Duplicate everything in the chainsaw-powered bike post from "Chainsaw Powered Bike" down to "to get going.".
*** Extract
Friday, 12 August 2011

Chainsaw Powered Bike

I had been looking at building a powered bicycle for some time; a quick and easy way to make quite a cool vehicle. So in the winter of 2009, i went out and bought a chainsaw engine for £10 from a local guy who I buy most of my parts from. I then set about attaching it to the bicycle i bought for the purpose for £5 a month or so before. It was a relatively easy build, i can't remember encountering any huge problems in the construction other than having to go back 3 times to find a working magneto to get the engine going. However my first attempt, as shown below, wasn't geared low enough, so it took an age to get going. 


So the next day i set about attaching a second lay shaft which doubled the gear ratio.

The main problem now was getting the chains to stay on. It was a recurring problem with this vehicle that was fairly predictable with 3 separate chains and lack of precision, but once you managed to set it up right it went along nicely, and with the five gears on the back wheel usable, you could get it up to quite high speeds.

I once managed to fall off it spectacularly whilst going round an icy corner fast (with no helmet on :s ). Hurt like a b*tch but surprisingly it still worked fine after i put the chains back on. Sadly though, when welding the drive sprocket onto the clutch, the metal must have annealed, so when the chain slipped as it sometimes did, it would ware down the teeth on the cog meaning it would slip more which meant it wore down the cog more... eventually i was left with a completely smooth tube where the cog used to be.
******
*** Information provided
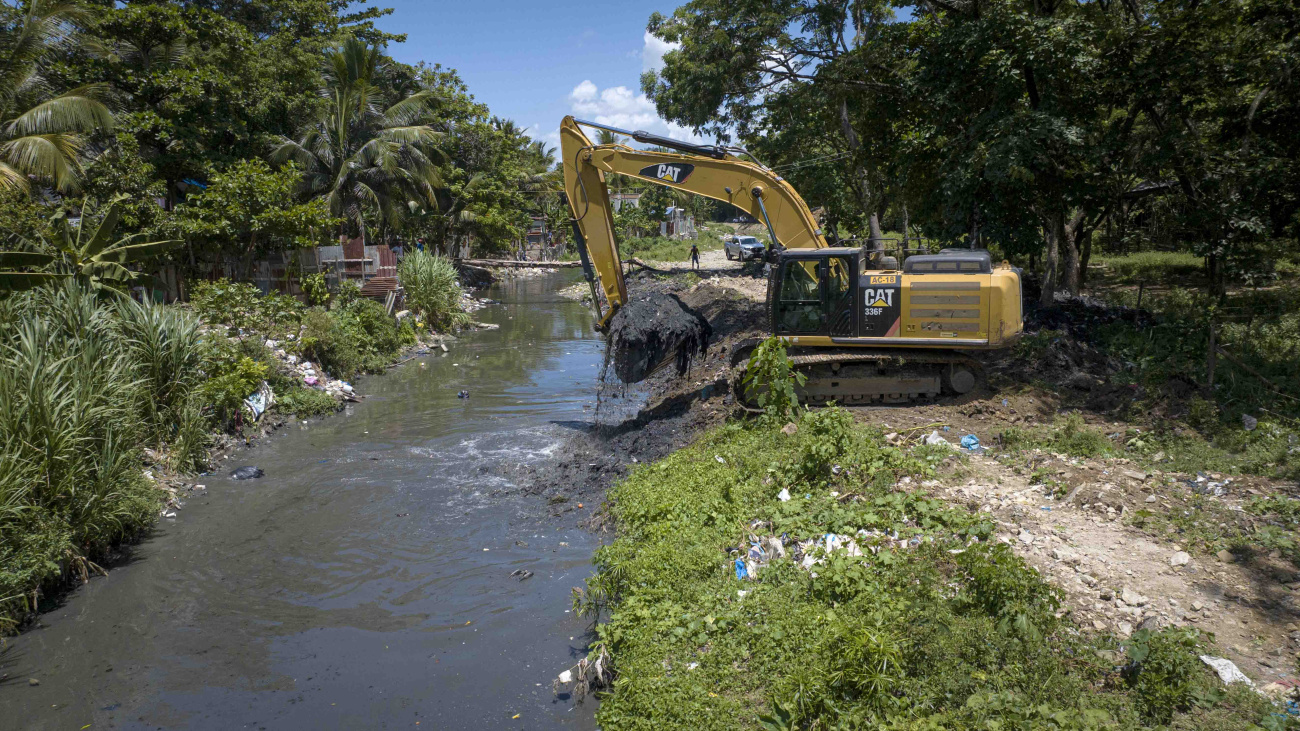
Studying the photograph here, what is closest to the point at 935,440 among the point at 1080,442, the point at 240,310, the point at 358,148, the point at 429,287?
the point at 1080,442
******
The answer:
Chainsaw Powered Bike

I had been looking at building a powered bicycle for some time; a quick and easy way to make quite a cool vehicle. So in the winter of 2009, i went out and bought a chainsaw engine for £10 from a local guy who I buy most of my parts from. I then set about attaching it to the bicycle i bought for the purpose for £5 a month or so before. It was a relatively easy build, i can't remember encountering any huge problems in the construction other than having to go back 3 times to find a working magneto to get the engine going. However my first attempt, as shown below, wasn't geared low enough, so it took an age to get going.